TO DO
• A. In the retail article, how much credit per pair of socks can shoppers get from Game?
• B. Return the passage of the retail article starting at "Christmas socks: more" and ending at "of its stores.".

TEXT TO READ

"""

Christmas socks: more than just a metaphor for changing shopping habits

No one expected the post mortem of 2019 to be pretty, but for the British Retail consortium to declare it to be “the worst on record” brings home just how torrid it has been out there.

However, there are some positives. Looking at the BRC’s numbers one thing is clear: online didn’t do that badly. Similarly, a look at Sainsbury’s disappointing figures for Christmas shows that the only growth it saw came from digital.

Meanwhile, Cotton Traders gets 2020 off to a flying start by launching a transactional app as part of a strategy to be ‘digital first’ and beauty brand Space NK – which has successfully bucked the downward trend in health and beauty in 2019 – has done so by an increased focus on online and the digitisation of its stores.

So is off-line retail going to die in 2020? No, but the power of online has to be recognised as both a threat to traditional retail and the very thing that could save it. That and the fact that, now that it is 2020, we officially live in ‘the future’.

Here in the future there have been some big changes. While there have been some wider issues at play in 2019, such as  Brexit uncertainty – a separate issue to Brexit itself – rising food prices and changing habits, there have been some fundamental shifts in how we live.

For example, Sainsbury’s results suffered because fewer people bought games and toys this Christmas – in fact it was at a 20 year low. Why? For the same reason shoppers are changing – mobile.

The move towards tech based gifts that can be consumed on device made for significantly smaller piles of presents under the tree Christmas morning – replaced by Apple, Google and Amazon gift cards – as well as smaller piles of money crossing the checkouts of many retailers.

The future also sees younger people looking at gifting very differently: wanting recycled and ethical gifts, making their own gifts and, as said, buying more digital gifts. These changes are real and, while Brexit stirred up a lot of confusion, meeting changing demands is going to be key in making 2020 work.

One vital new approach is being taken by Game: it is asking shoppers to bring in unwanted Christmas socks into its store in exchange for store credit. While this is a headline grabbing stunt, there is a serious message behind it: people don’t want those real world goods, they want their digital fun. Now is the time to act.

The socks will go to homeless charities and shoppers can get £2 off per pair. It’s a small step, but the world has shifted on its axis just a little bit. Welcome to the future.

"""

AVAILABLE DATA
"""

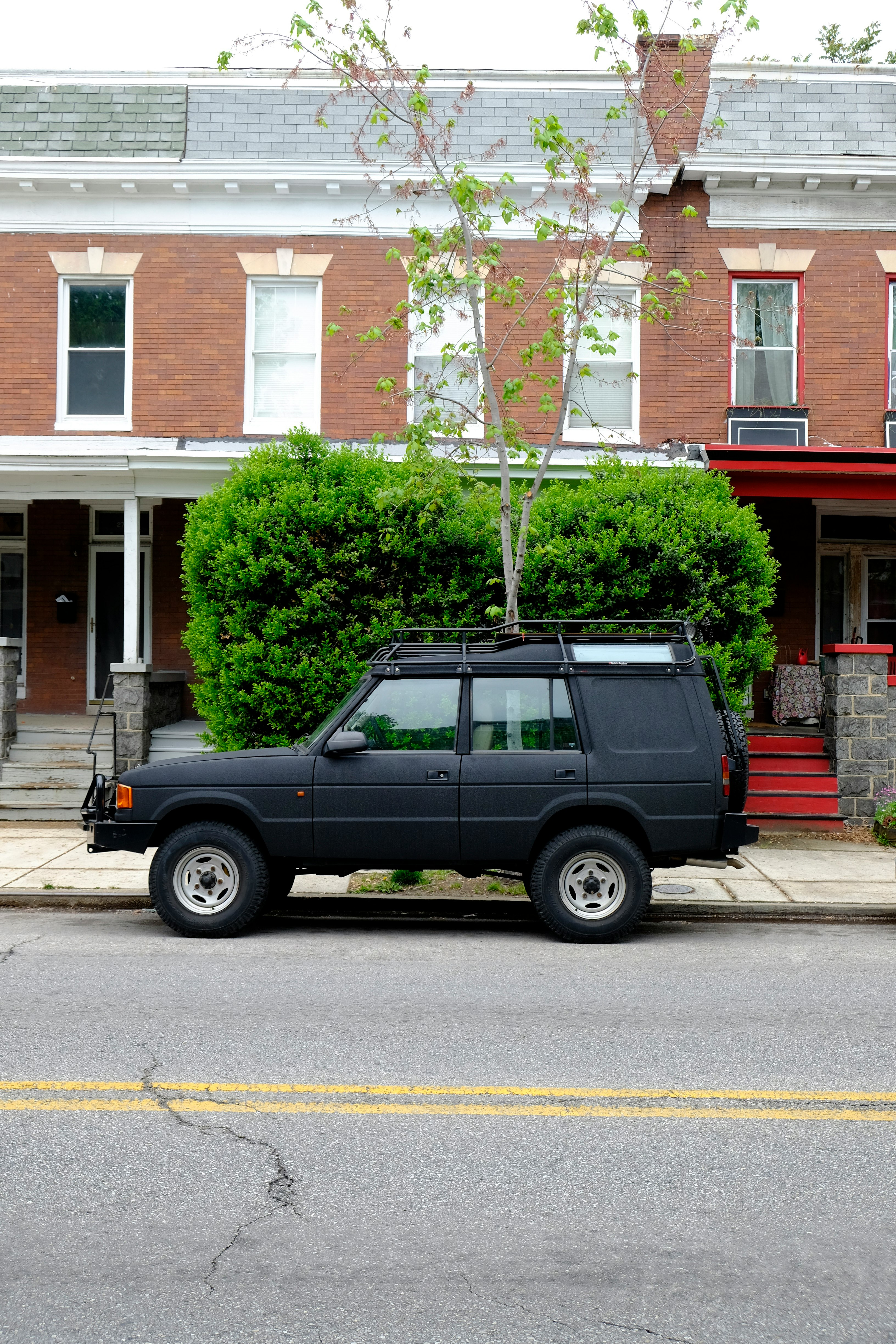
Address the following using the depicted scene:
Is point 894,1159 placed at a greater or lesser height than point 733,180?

"""

OUTPUTS FOR THE TASKS
• A. £2 off per pair.

• B.
Christmas socks: more than just a metaphor for changing shopping habits

No one expected the post mortem of 2019 to be pretty, but for the British Retail consortium to declare it to be “the worst on record” brings home just how torrid it has been out there.

However, there are some positives. Looking at the BRC’s numbers one thing is clear: online didn’t do that badly. Similarly, a look at Sainsbury’s disappointing figures for Christmas shows that the only growth it saw came from digital.

Meanwhile, Cotton Traders gets 2020 off to a flying start by launching a transactional app as part of a strategy to be ‘digital first’ and beauty brand Space NK – which has successfully bucked the downward trend in health and beauty in 2019 – has done so by an increased focus on online and the digitisation of its stores.